If you’re one of the growing number of businesses building SaaS products on the cloud, you’ll want to optimise the way your setup accommodates the increasing number of users adopting those products. That doesn’t just mean providing a modern functional replacement for some old on-premises workflow: it also means thinking about how to grant access to SaaS applications that’s fair, flexible and profitable.
The usage tiers for most SaaS products are based on features rather than on consumption. That’s because, for most SaaS vendors, the cost of using the service is small compared with the cost of developing and supporting the platform.
Pricing on features alone isn't the most flexible setup
And besides, one of the most vaunted promises of a move to the cloud is that users can ditch their expensive local hardware and instead only pay for the storage and compute resources they use.
When it comes to billing, the easiest approach is to charge everyone equally. A flat-rate charging model is simplest to apply, and everyone knows where they stand. But it’s also not very fair. In this scheme, the lightest resource users effectively subsidise the heaviest users.
In a multi-tenanted SaaS application, there are some busier tenants and some quieter ones. A flat-pricing model is crude and works only if the tenants’ usage averages out at an acceptable level.
But what if you had a service that had much higher costs of running, such as video processing, training AI models or storing large volumes of data? In those cases, usage becomes a more significant part of the cost of operation, and flat pricing doesn’t seem a fair approach at all.
So, how can we make things better in practice for SaaS platform providers? This billing problem is answered through a data-engineering solution, which should be of interest to everyone invested in creating SaaS products.
Flexible billing in the cloud
Our challenge is to support SaaS providers who need to produce a flexible billing solution so that their platform is profitable regardless of scale.
To make a comparison, it’s a bit like trying to run an all-you-can-eat restaurant. There, anyone who consumes a huge amount is most likely to be dealt with by being banned from the establishment.
This approach isn’t going to work in tech: a customer who doesn’t get the service they’re looking for will be able to find it somewhere else, and all their future revenue will be lost to you.
Treating everyone the same way risks leaving money on the table as people go to more innovative providers whose usage models are tuned to suit their needs. What we really need is a solution that accommodates all users.
So, a well-designed billing system for SaaS applications needs to be set up for the typical user – but should also work to bill heavy users so that all users can be served and be profitable for the platform operator.
Getting the balance right in order to serve all users well is essentially a data problem, where the requirement is to record all the jobs a client requests and to measure the resources required to run each job.
This breaks down as a need for accurate data gathering in the following areas. We’ll make this relatable by comparing it to phone bills on traditional landlines (if you can remember what they were …)
- Metering: recording what has been used and when. This is the equivalent of logging when traditional phone calls start and end.

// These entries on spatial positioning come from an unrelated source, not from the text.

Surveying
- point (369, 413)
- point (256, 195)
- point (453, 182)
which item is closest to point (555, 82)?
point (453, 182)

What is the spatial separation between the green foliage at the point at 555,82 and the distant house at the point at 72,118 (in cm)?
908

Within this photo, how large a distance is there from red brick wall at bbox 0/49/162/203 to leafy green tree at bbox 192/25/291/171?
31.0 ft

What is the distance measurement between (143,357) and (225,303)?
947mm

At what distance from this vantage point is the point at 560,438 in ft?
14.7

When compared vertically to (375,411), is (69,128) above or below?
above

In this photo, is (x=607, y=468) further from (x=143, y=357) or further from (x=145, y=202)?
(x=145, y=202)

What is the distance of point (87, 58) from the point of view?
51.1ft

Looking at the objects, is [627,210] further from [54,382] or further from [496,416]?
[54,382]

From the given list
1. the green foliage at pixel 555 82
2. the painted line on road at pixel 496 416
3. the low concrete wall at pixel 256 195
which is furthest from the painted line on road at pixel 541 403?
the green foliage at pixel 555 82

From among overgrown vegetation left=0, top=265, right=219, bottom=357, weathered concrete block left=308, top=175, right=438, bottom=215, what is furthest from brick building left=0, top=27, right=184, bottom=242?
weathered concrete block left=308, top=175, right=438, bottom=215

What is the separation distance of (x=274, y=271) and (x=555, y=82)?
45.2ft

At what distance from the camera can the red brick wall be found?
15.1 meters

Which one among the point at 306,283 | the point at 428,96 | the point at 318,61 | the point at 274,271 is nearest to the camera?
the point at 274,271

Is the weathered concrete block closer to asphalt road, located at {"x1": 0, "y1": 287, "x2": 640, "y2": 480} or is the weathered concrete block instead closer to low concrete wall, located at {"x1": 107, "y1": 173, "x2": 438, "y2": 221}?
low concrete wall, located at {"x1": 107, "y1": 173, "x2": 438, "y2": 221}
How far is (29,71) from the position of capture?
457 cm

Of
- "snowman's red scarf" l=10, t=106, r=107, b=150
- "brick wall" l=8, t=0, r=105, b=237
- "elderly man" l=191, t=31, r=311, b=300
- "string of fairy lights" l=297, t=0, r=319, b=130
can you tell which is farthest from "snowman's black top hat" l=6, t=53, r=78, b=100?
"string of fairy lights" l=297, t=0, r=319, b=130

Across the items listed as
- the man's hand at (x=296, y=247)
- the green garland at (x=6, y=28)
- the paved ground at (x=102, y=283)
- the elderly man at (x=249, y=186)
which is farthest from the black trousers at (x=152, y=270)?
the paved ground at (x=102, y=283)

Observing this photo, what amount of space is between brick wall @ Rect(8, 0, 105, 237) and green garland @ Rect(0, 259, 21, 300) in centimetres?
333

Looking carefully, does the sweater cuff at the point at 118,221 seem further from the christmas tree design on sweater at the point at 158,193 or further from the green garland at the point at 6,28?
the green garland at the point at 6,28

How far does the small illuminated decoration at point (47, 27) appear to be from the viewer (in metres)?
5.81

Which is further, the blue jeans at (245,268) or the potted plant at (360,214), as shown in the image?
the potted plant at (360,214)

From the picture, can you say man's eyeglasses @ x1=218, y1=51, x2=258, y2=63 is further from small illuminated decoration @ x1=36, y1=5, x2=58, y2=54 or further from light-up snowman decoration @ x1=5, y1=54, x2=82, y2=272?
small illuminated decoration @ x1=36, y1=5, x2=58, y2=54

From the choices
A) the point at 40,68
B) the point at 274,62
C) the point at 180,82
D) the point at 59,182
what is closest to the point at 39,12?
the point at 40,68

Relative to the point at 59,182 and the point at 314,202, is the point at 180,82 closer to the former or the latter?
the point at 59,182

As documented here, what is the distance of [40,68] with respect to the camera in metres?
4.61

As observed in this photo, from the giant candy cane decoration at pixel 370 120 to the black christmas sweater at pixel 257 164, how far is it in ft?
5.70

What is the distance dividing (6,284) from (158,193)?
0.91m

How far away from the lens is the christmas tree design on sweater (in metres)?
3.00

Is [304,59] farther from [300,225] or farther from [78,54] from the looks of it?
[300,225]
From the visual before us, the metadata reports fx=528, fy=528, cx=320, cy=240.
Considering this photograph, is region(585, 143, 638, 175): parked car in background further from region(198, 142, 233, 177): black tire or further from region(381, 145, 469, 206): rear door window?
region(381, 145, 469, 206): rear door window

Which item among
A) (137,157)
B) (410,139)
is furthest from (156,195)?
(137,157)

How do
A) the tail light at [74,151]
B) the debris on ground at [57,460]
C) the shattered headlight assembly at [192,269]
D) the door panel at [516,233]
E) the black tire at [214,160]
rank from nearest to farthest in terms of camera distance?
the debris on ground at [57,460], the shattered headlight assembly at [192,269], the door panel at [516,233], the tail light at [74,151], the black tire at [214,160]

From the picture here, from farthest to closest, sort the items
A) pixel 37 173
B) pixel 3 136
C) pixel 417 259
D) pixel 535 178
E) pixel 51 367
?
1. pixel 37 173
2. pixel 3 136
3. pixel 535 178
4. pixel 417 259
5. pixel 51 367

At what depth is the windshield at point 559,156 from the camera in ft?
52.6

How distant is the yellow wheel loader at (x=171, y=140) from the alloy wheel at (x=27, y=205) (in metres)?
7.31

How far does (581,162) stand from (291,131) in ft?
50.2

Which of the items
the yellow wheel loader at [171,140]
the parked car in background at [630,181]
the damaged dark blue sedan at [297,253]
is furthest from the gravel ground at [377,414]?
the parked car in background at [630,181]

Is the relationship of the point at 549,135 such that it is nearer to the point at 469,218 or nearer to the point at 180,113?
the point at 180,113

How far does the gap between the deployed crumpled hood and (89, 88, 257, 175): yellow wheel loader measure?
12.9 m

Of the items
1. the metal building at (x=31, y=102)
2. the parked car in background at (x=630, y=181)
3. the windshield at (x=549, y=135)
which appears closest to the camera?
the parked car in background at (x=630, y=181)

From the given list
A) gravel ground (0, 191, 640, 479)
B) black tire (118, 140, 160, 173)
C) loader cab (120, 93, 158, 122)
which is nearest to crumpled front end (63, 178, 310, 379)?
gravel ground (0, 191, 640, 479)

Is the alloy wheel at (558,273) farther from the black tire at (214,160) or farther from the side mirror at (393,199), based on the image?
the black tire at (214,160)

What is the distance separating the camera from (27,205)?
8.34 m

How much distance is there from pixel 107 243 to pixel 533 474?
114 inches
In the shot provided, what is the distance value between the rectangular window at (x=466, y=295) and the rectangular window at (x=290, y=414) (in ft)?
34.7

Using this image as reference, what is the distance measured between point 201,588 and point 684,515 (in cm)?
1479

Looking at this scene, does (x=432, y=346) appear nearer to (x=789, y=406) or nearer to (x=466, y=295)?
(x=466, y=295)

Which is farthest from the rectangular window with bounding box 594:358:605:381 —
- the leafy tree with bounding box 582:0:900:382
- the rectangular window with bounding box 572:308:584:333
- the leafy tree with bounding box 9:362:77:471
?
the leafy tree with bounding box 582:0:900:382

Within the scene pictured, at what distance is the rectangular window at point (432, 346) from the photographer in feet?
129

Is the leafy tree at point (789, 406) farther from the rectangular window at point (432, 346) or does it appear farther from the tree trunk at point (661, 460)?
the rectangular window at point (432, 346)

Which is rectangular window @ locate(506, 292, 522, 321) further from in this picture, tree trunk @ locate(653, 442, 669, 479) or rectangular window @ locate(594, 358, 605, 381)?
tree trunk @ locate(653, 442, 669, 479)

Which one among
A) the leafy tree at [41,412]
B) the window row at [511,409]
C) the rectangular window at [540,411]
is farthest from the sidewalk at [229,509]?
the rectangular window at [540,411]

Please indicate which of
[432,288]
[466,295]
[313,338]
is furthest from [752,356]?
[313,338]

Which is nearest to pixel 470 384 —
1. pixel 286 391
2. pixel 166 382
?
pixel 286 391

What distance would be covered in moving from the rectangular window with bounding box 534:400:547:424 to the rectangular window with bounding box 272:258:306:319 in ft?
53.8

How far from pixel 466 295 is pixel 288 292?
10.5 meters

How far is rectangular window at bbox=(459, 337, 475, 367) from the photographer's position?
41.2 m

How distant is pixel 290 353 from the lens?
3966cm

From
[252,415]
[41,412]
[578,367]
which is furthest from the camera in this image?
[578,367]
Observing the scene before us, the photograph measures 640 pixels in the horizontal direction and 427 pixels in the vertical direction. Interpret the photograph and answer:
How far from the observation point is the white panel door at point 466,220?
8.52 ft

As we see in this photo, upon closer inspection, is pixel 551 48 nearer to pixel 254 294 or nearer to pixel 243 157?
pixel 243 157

- Rating: applying tariffs to the usage, to calculate charges, including volume discounts. This is the equivalent of charging evening phone calls cheaper than daytime calls.
- Billing: the cycle of billing and receiving payment. This is the equivalent of generating a monthly phone bill and ensure that the bill has been paid.
This might not sound too challenging...
…but it’s not always straightforward to measure the real costs of providing cloud resources. Getting this input data right is essential to calculating margins so that businesses can understand how their profitability works. As ever, good data is essential for a good outcome.
We need a nuanced approach as an alternative to the crude method of flat-rate SaaS pricing, which is often supported by blunt tiers and clumsy billing tools.
Imagine how SaaS billing could be shaped to provide a much more attractive proposition:
- Dynamic pricing: adjusting prices when the platform is idle. Cloud providers could sell off excess capacity cheap. And for customers who don’t have time-dependent jobs, those jobs could be scheduled to run during a low-use period that’s optimal for the operator.
- Predictive power: integration with other data sets means that it would be possible to forecast billing revenue based on seasonal usage patterns, clients’ usage cycles and even the weather.
- Accuracy and transparency: providers would be able to provide line-by-line itemisation of consumption, giving assurances to users that billing is fair for all.
We’ll go into more detail about how we went about designing such a billing system for one of our clients in a future article.
Inflexible, one-size-fits-all billing isn’t going to work as more and more providers roll out SaaS applications in the cloud. It’s time to get up to speed so that your business can stay relevant and competitive in the world of cloud apps.